Go through the listing below and output exactly the line with "what is a bluebonnet", the line with "Red Acre Cabbage", and each line between; omit the rest.
*** Opening of INFORMATION SHOWN ***
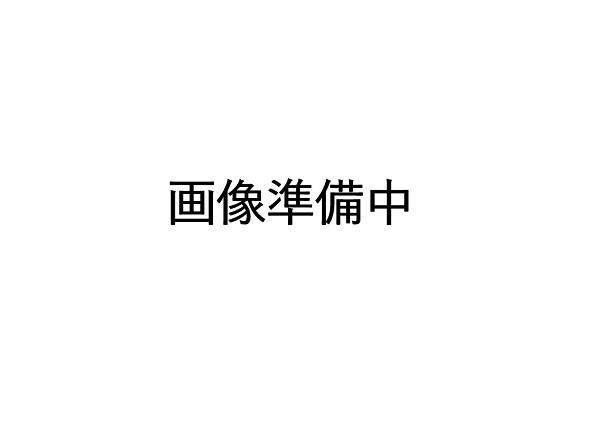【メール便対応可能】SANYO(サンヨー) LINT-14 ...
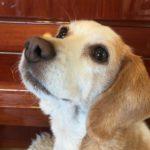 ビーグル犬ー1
*** Close of INFORMATION SHOWN ***
*** Opening of INFORMATION SHOWN ***
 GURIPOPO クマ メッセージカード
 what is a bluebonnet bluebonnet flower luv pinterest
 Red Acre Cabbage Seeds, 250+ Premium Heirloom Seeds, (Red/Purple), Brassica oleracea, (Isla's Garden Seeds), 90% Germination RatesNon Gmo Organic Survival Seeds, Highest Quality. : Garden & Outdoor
*** Close of INFORMATION SHOWN ***
§ **SOLUTION TO THIS EXERCISE**
 what is a bluebonnet bluebonnet flower luv pinterest
 Red Acre Cabbage Seeds, 250+ Premium Heirloom Seeds, (Red/Purple), Brassica oleracea, (Isla's Garden Seeds), 90% Germination RatesNon Gmo Organic Survival Seeds, Highest Quality. : Garden & Outdoor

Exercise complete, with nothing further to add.